The reply should return the data in full, exactly as written.

########

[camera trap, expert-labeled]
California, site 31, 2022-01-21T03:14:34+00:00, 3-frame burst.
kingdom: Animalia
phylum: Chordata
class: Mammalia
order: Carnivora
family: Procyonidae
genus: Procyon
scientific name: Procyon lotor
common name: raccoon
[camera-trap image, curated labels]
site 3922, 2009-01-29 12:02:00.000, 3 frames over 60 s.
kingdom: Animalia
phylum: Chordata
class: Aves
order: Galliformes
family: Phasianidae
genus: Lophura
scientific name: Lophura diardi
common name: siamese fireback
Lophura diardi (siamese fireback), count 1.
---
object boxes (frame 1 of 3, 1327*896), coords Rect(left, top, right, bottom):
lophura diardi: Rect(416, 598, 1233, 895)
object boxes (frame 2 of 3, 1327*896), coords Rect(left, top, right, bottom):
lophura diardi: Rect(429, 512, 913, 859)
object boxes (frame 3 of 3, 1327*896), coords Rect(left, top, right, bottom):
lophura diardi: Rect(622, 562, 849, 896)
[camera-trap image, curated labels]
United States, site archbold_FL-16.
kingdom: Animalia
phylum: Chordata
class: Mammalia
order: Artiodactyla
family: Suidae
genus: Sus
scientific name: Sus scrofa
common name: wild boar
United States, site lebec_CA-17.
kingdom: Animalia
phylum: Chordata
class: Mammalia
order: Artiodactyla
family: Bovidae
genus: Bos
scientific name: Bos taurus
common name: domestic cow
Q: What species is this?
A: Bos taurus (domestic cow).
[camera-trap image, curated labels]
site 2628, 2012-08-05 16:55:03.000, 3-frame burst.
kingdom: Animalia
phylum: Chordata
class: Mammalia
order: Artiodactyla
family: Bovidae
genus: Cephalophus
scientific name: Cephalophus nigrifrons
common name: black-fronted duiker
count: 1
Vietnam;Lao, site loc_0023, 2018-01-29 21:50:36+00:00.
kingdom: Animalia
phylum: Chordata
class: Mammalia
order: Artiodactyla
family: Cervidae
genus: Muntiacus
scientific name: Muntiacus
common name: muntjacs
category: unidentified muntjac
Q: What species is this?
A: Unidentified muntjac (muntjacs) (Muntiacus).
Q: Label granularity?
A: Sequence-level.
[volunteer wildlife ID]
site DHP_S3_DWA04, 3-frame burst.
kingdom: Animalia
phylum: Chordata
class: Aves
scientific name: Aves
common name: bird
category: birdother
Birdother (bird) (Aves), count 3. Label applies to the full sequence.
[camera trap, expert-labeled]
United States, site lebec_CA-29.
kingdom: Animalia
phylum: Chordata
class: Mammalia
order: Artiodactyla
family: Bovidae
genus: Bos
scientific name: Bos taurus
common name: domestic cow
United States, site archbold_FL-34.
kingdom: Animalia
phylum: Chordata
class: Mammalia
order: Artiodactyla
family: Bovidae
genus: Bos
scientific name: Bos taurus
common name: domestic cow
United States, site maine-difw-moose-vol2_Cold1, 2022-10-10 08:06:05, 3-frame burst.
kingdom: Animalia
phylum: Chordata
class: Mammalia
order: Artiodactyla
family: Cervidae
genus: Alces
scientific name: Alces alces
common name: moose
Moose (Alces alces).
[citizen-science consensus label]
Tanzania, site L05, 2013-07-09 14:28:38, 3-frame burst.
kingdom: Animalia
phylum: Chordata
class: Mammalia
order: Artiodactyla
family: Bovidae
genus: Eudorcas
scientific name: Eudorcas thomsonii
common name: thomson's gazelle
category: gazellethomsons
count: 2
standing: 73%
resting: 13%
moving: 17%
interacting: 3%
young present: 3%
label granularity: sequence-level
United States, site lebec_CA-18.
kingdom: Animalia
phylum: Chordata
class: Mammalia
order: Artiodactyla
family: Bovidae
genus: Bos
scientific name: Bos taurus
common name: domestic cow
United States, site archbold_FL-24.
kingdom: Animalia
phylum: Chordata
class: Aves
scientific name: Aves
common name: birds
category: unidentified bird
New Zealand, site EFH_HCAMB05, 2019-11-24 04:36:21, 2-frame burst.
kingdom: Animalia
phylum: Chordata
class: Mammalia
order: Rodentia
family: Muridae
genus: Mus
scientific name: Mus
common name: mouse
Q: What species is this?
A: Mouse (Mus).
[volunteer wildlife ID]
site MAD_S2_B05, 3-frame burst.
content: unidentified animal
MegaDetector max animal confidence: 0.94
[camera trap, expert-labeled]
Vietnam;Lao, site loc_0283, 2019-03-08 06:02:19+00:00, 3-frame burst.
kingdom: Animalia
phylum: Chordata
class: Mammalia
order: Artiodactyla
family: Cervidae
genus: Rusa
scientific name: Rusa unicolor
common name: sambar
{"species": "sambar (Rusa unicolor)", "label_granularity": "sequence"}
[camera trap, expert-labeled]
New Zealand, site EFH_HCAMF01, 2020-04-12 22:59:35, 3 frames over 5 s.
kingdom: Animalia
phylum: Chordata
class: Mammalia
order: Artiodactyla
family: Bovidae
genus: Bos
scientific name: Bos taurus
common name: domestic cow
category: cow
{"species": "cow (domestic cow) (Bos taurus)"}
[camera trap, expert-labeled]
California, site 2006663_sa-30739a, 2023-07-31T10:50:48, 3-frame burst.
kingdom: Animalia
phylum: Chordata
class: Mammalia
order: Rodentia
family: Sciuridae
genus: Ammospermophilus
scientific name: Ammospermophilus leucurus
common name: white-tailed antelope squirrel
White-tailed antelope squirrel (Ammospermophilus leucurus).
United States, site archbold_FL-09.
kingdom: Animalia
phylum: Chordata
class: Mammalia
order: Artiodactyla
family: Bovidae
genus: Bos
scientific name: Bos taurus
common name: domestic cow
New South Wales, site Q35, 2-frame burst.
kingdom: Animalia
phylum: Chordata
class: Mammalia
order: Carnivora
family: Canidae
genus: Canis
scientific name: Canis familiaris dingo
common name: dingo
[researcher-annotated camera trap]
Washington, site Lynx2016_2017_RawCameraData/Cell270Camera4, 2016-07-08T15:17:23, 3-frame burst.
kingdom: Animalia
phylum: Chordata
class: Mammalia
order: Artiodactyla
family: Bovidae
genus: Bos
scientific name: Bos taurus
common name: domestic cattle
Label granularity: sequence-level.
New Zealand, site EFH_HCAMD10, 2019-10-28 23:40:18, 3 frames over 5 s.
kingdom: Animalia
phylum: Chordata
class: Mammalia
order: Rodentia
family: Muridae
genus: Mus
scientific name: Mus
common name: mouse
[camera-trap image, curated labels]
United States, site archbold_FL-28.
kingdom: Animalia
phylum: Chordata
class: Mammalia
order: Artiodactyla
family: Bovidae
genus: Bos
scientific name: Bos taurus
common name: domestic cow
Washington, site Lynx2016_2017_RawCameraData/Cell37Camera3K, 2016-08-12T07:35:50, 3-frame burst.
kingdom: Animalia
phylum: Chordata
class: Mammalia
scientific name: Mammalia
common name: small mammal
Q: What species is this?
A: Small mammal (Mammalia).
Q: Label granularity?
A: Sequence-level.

########

■ Output for this exercise ■
[camera trap, expert-labeled]
California, site 31, 2022-01-21T03:14:34+00:00, 3-frame burst.
kingdom: Animalia
phylum: Chordata
class: Mammalia
order: Carnivora
family: Procyonidae
genus: Procyon
scientific name: Procyon lotor
common name: raccoon
[camera-trap image, curated labels]
site 3922, 2009-01-29 12:02:00.000, 3 frames over 60 s.
kingdom: Animalia
phylum: Chordata
class: Aves
order: Galliformes
family: Phasianidae
genus: Lophura
scientific name: Lophura diardi
common name: siamese fireback
Lophura diardi (siamese fireback), count 1.
---
object boxes (frame 1 of 3, 1327*896), coords Rect(left, top, right, bottom):
lophura diardi: Rect(416, 598, 1233, 895)
object boxes (frame 2 of 3, 1327*896), coords Rect(left, top, right, bottom):
lophura diardi: Rect(429, 512, 913, 859)
object boxes (frame 3 of 3, 1327*896), coords Rect(left, top, right, bottom):
lophura diardi: Rect(622, 562, 849, 896)
[camera-trap image, curated labels]
United States, site archbold_FL-16.
kingdom: Animalia
phylum: Chordata
class: Mammalia
order: Artiodactyla
family: Suidae
genus: Sus
scientific name: Sus scrofa
common name: wild boar
United States, site lebec_CA-17.
kingdom: Animalia
phylum: Chordata
class: Mammalia
order: Artiodactyla
family: Bovidae
genus: Bos
scientific name: Bos taurus
common name: domestic cow
Q: What species is this?
A: Bos taurus (domestic cow).
[camera-trap image, curated labels]
site 2628, 2012-08-05 16:55:03.000, 3-frame burst.
kingdom: Animalia
phylum: Chordata
class: Mammalia
order: Artiodactyla
family: Bovidae
genus: Cephalophus
scientific name: Cephalophus nigrifrons
common name: black-fronted duiker
count: 1
Vietnam;Lao, site loc_0023, 2018-01-29 21:50:36+00:00.
kingdom: Animalia
phylum: Chordata
class: Mammalia
order: Artiodactyla
family: Cervidae
genus: Muntiacus
scientific name: Muntiacus
common name: muntjacs
category: unidentified muntjac
Q: What species is this?
A: Unidentified muntjac (muntjacs) (Muntiacus).
Q: Label granularity?
A: Sequence-level.
[volunteer wildlife ID]
site DHP_S3_DWA04, 3-frame burst.
kingdom: Animalia
phylum: Chordata
class: Aves
scientific name: Aves
common name: bird
category: birdother
Birdother (bird) (Aves), count 3. Label applies to the full sequence.
[camera trap, expert-labeled]
United States, site lebec_CA-29.
kingdom: Animalia
phylum: Chordata
class: Mammalia
order: Artiodactyla
family: Bovidae
genus: Bos
scientific name: Bos taurus
common name: domestic cow
United States, site archbold_FL-34.
kingdom: Animalia
phylum: Chordata
class: Mammalia
order: Artiodactyla
family: Bovidae
genus: Bos
scientific name: Bos taurus
common name: domestic cow
United States, site maine-difw-moose-vol2_Cold1, 2022-10-10 08:06:05, 3-frame burst.
kingdom: Animalia
phylum: Chordata
class: Mammalia
order: Artiodactyla
family: Cervidae
genus: Alces
scientific name: Alces alces
common name: moose
Moose (Alces alces).
[citizen-science consensus label]
Tanzania, site L05, 2013-07-09 14:28:38, 3-frame burst.
kingdom: Animalia
phylum: Chordata
class: Mammalia
order: Artiodactyla
family: Bovidae
genus: Eudorcas
scientific name: Eudorcas thomsonii
common name: thomson's gazelle
category: gazellethomsons
count: 2
standing: 73%
resting: 13%
moving: 17%
interacting: 3%
young present: 3%
label granularity: sequence-level
United States, site lebec_CA-18.
kingdom: Animalia
phylum: Chordata
class: Mammalia
order: Artiodactyla
family: Bovidae
genus: Bos
scientific name: Bos taurus
common name: domestic cow
United States, site archbold_FL-24.
kingdom: Animalia
phylum: Chordata
class: Aves
scientific name: Aves
common name: birds
category: unidentified bird
New Zealand, site EFH_HCAMB05, 2019-11-24 04:36:21, 2-frame burst.
kingdom: Animalia
phylum: Chordata
class: Mammalia
order: Rodentia
family: Muridae
genus: Mus
scientific name: Mus
common name: mouse
Q: What species is this?
A: Mouse (Mus).
[volunteer wildlife ID]
site MAD_S2_B05, 3-frame burst.
content: unidentified animal
MegaDetector max animal confidence: 0.94
[camera trap, expert-labeled]
Vietnam;Lao, site loc_0283, 2019-03-08 06:02:19+00:00, 3-frame burst.
kingdom: Animalia
phylum: Chordata
class: Mammalia
order: Artiodactyla
family: Cervidae
genus: Rusa
scientific name: Rusa unicolor
common name: sambar
{"species": "sambar (Rusa unicolor)", "label_granularity": "sequence"}
[camera trap, expert-labeled]
New Zealand, site EFH_HCAMF01, 2020-04-12 22:59:35, 3 frames over 5 s.
kingdom: Animalia
phylum: Chordata
class: Mammalia
order: Artiodactyla
family: Bovidae
genus: Bos
scientific name: Bos taurus
common name: domestic cow
category: cow
{"species": "cow (domestic cow) (Bos taurus)"}
[camera trap, expert-labeled]
California, site 2006663_sa-30739a, 2023-07-31T10:50:48, 3-frame burst.
kingdom: Animalia
phylum: Chordata
class: Mammalia
order: Rodentia
family: Sciuridae
genus: Ammospermophilus
scientific name: Ammospermophilus leucurus
common name: white-tailed antelope squirrel
White-tailed antelope squirrel (Ammospermophilus leucurus).
United States, site archbold_FL-09.
kingdom: Animalia
phylum: Chordata
class: Mammalia
order: Artiodactyla
family: Bovidae
genus: Bos
scientific name: Bos taurus
common name: domestic cow
New South Wales, site Q35, 2-frame burst.
kingdom: Animalia
phylum: Chordata
class: Mammalia
order: Carnivora
family: Canidae
genus: Canis
scientific name: Canis familiaris dingo
common name: dingo
[researcher-annotated camera trap]
Washington, site Lynx2016_2017_RawCameraData/Cell270Camera4, 2016-07-08T15:17:23, 3-frame burst.
kingdom: Animalia
phylum: Chordata
class: Mammalia
order: Artiodactyla
family: Bovidae
genus: Bos
scientific name: Bos taurus
common name: domestic cattle
Label granularity: sequence-level.
New Zealand, site EFH_HCAMD10, 2019-10-28 23:40:18, 3 frames over 5 s.
kingdom: Animalia
phylum: Chordata
class: Mammalia
order: Rodentia
family: Muridae
genus: Mus
scientific name: Mus
common name: mouse
[camera-trap image, curated labels]
United States, site archbold_FL-28.
kingdom: Animalia
phylum: Chordata
class: Mammalia
order: Artiodactyla
family: Bovidae
genus: Bos
scientific name: Bos taurus
common name: domestic cow
Washington, site Lynx2016_2017_RawCameraData/Cell37Camera3K, 2016-08-12T07:35:50, 3-frame burst.
kingdom: Animalia
phylum: Chordata
class: Mammalia
scientific name: Mammalia
common name: small mammal
Q: What species is this?
A: Small mammal (Mammalia).
Q: Label granularity?
A: Sequence-level.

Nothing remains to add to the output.